Waxman is the recipient of a Franklin Furnace Performance Art Award (funded by NYFA and the Jerome Foundation) and to date, three Canada Council for the Arts grants (2003,2005,2006). His videos and installations have been shown internationally including at Mix New York, Mix Brazil, Lesbian Film Festival in Berlin, Frameline Persistent Vision Conference in San Francisco, Flaming Film Festival at the Intermedia Arts Center of Minneapolis, CoCA in Seattle.
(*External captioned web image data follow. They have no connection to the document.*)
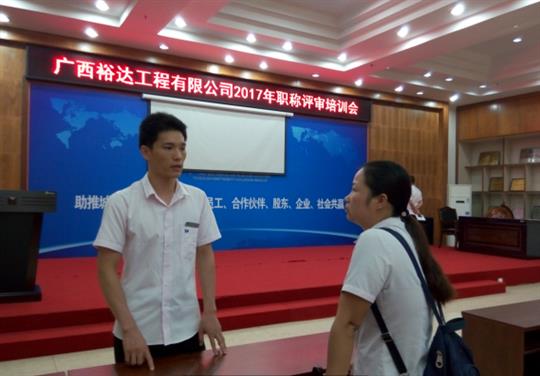 九游体育集团有限公司
成功召开2017年工程系列 职称评审培训会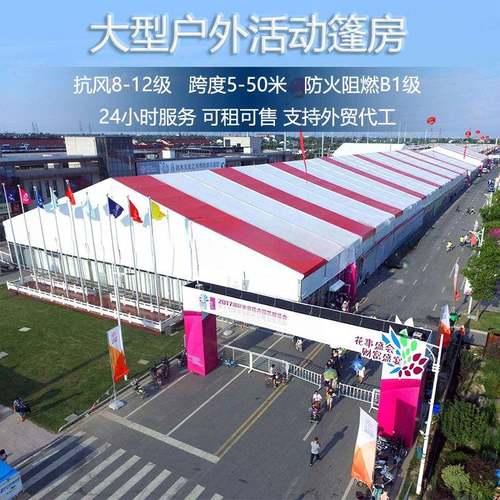 户外展会篷房会展广告仓储展览活动大棚大型铝合金帐篷大棚出租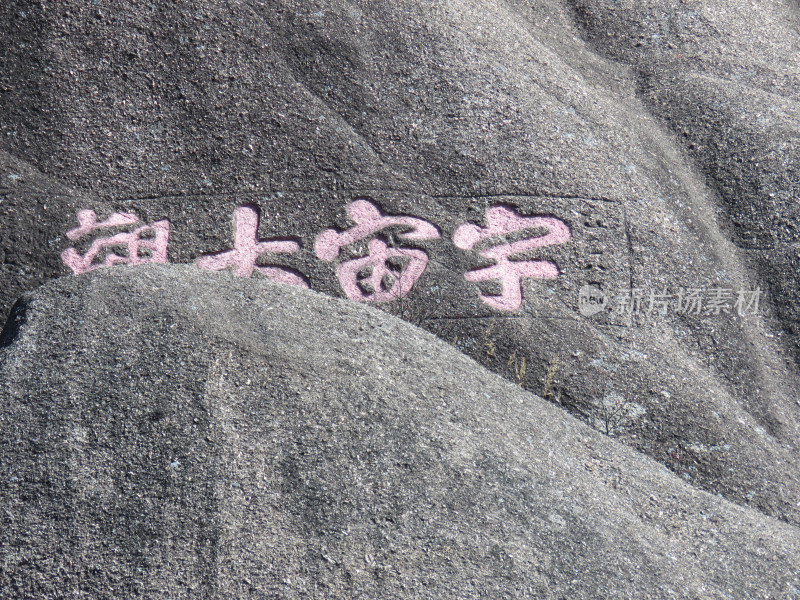 中国安徽黄山旅游风光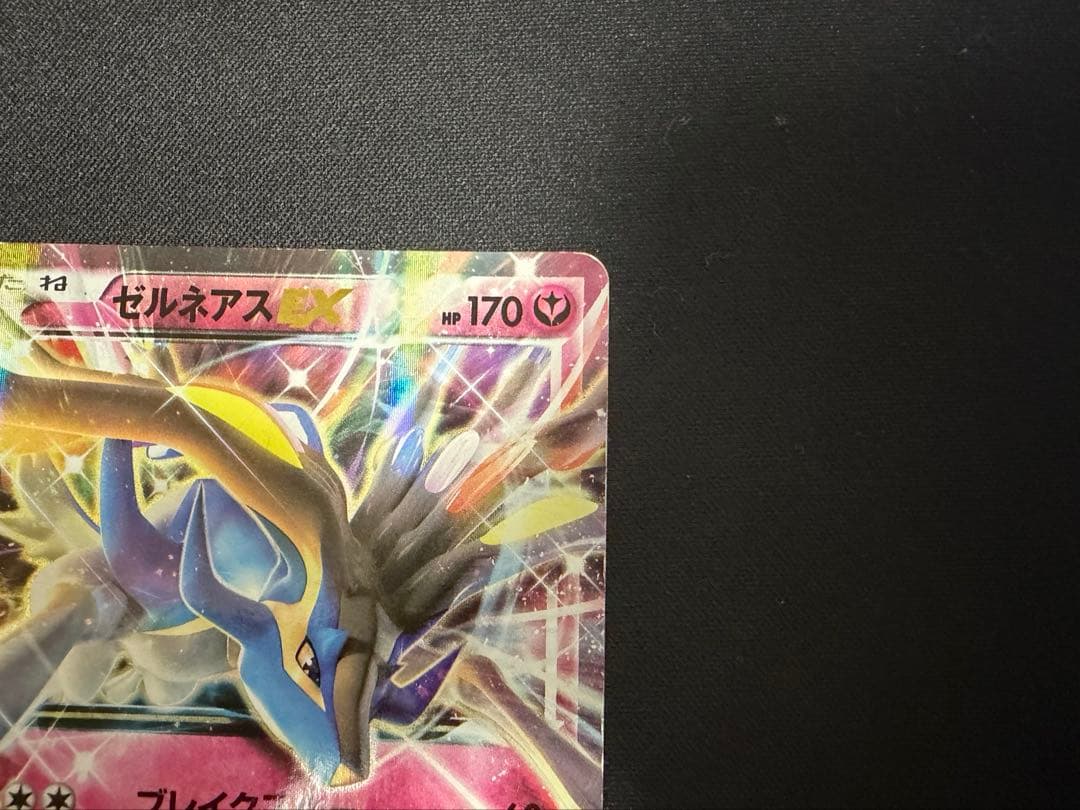 ゼルネアスEX CP5 幻·伝説ドリームキラコレクション 038/036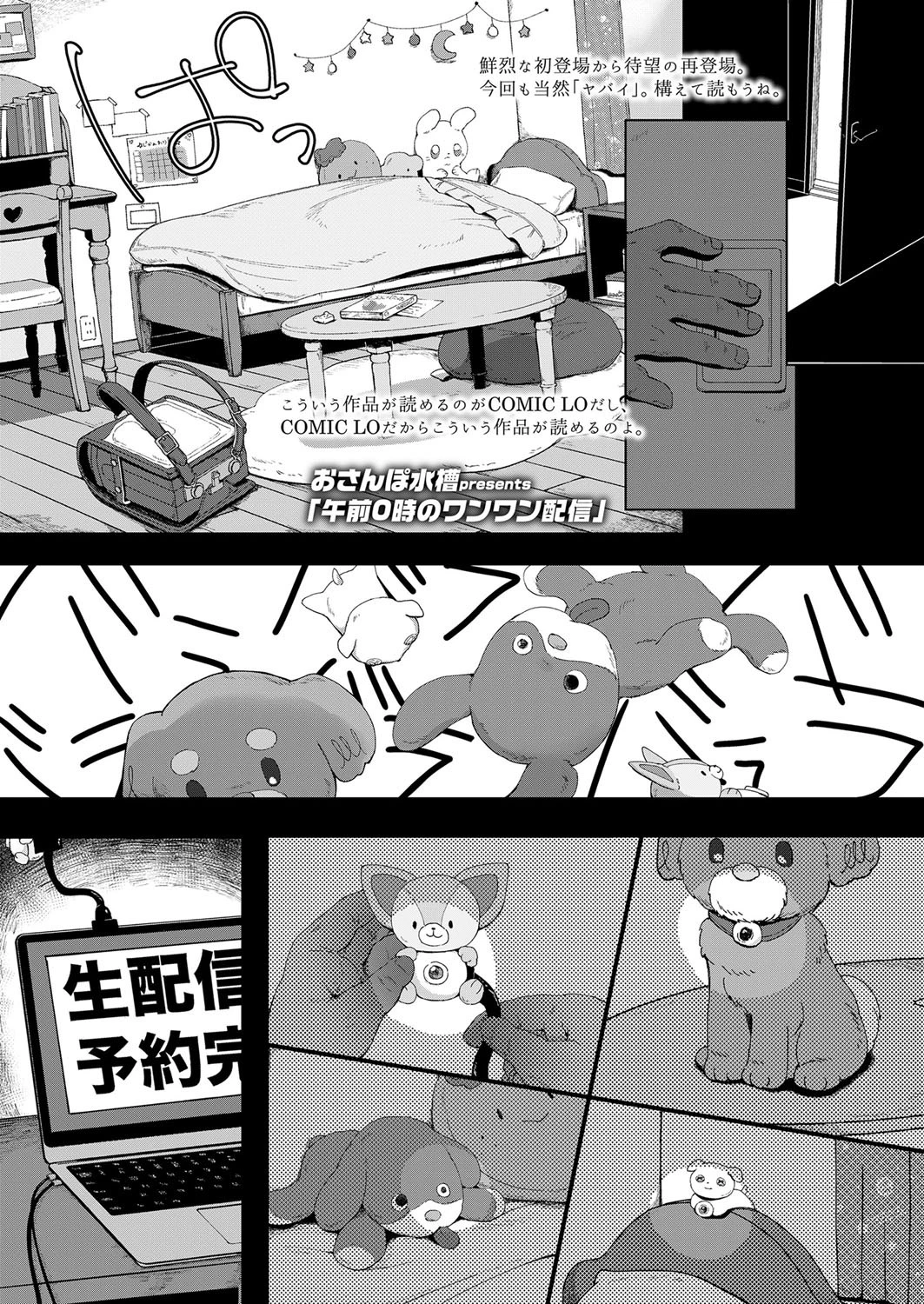 午前0時のワンワン配信（単話） エロ漫画 無料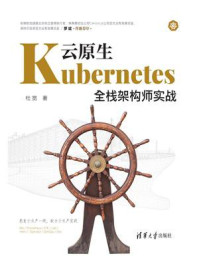 《云原生Kubernetes全栈架构师实战》-杜宽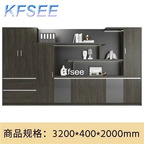 450usd Kfsee 1Pcs A Set Prodgf ins Luxury 320*40*200cm Book Cabinet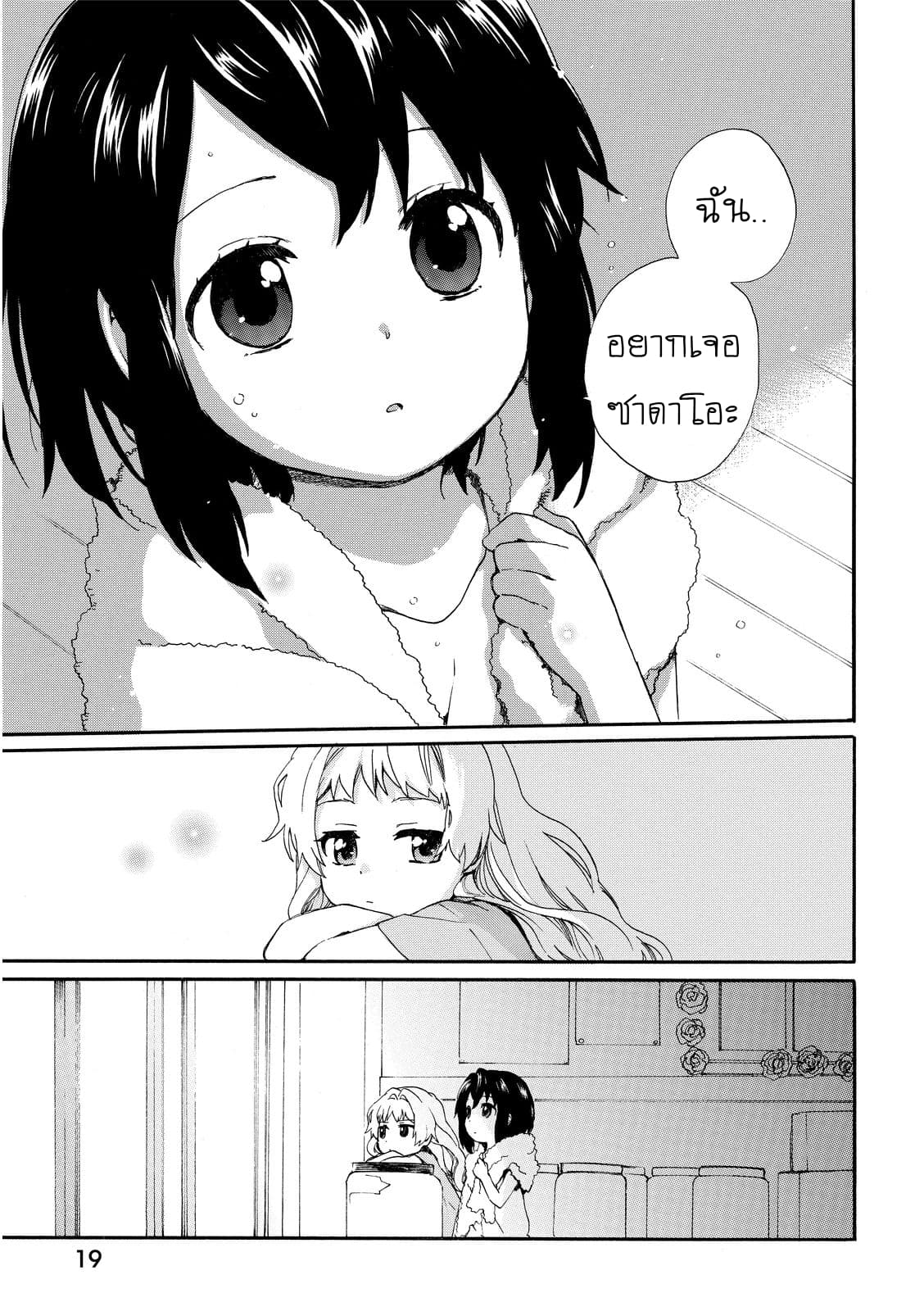 Roujoteki Shoujo Hinata-chan คุณยายฮินาตะจัง 10-พลังแห่งความมุ่งมั่น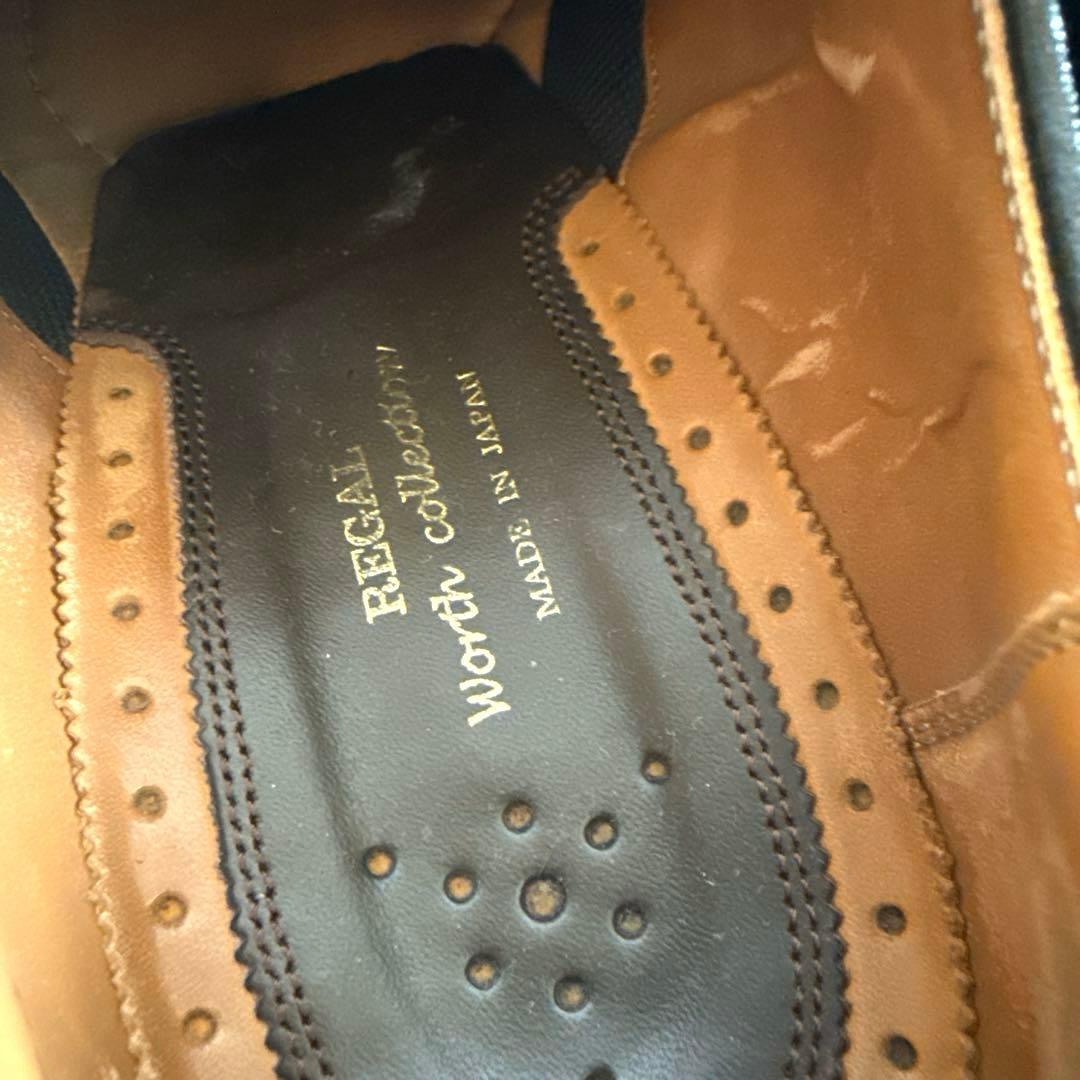 平野 　REGALリーガル 911R ストレートチップ ブラック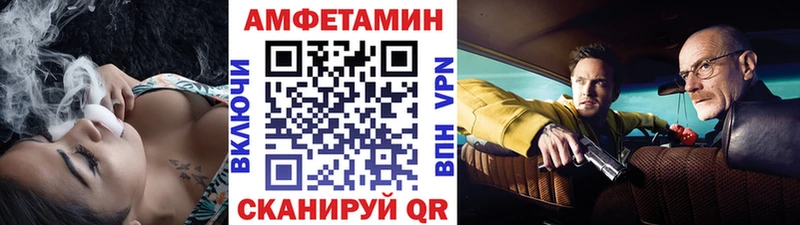 Первитин Methamphetamine  магазин    Шиханы 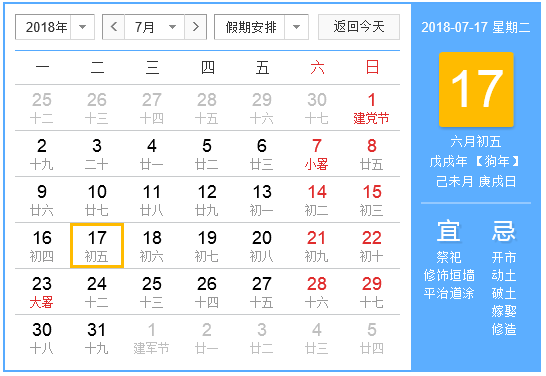2018初伏从哪一天开始1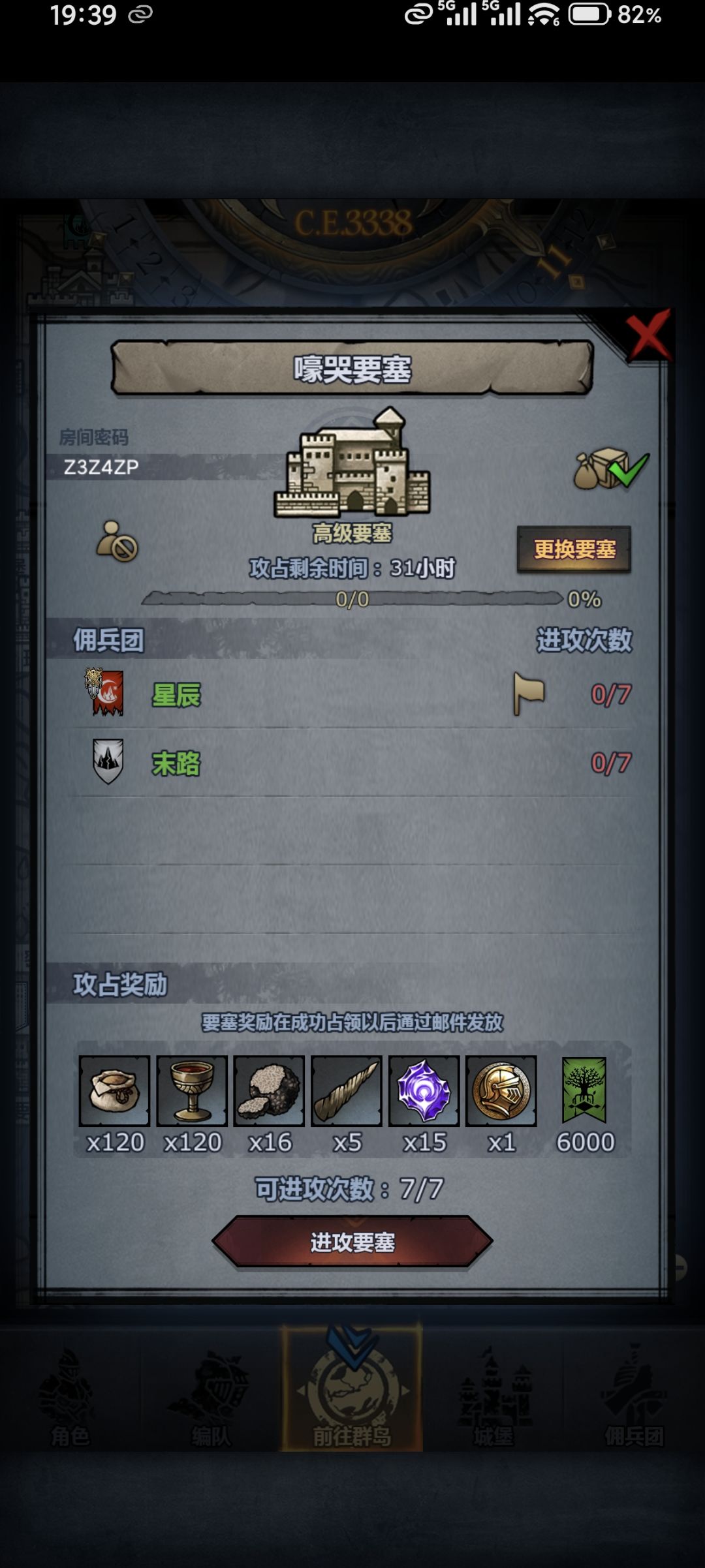 周车 2
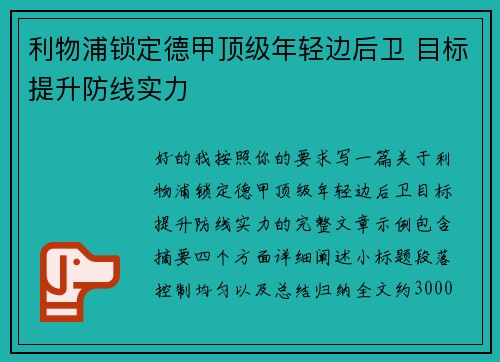 利物浦锁定德甲顶级年轻边后卫 目标提升防线实力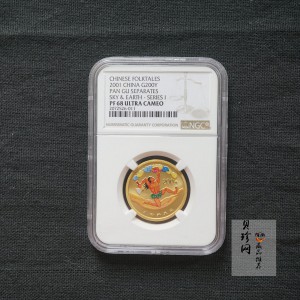 【010301】2001年中国民间神话故事彩色金银纪念币（第1组）-盘古开天地1/2盎司彩色精制金币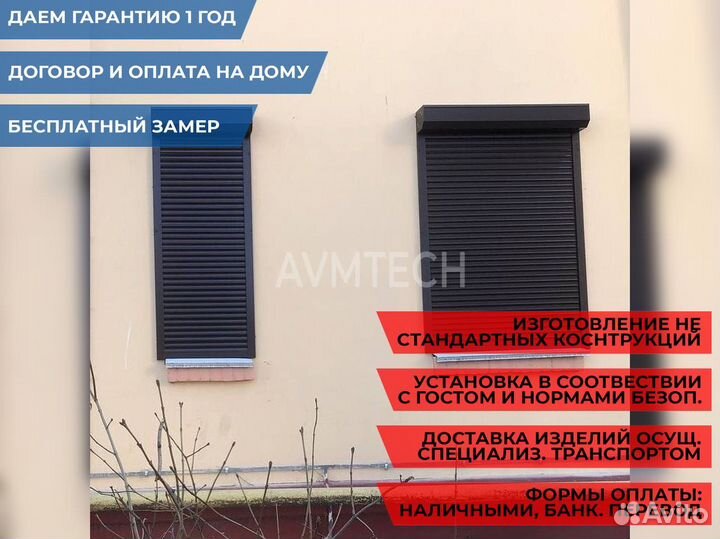 Рольставни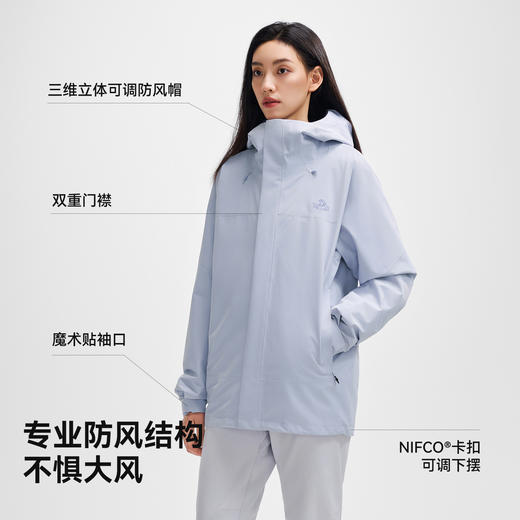 伯希和户外冲锋衣2025新款三合一外套男女同款徒步登山服暖绒内胆 商品图3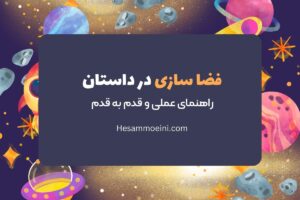 فضاسازی در داستان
He was invited artist at Toronto Alternative Art Fair International, 2005. He has been published in GLQ, LTTR, and FUSE magazine. He has been invited to conduct workshops and speak at such notable institutions as the School of Religious Studies, University of London, UC Irvine and Videotage Hong Kong. His work was recently published as one of the 200 best photobased artists in Canada in Carte Blanche, the first ever juried compendium of Canadian photography. Waxman also studies and performs Jewish liturgical music as a cantorial soloist.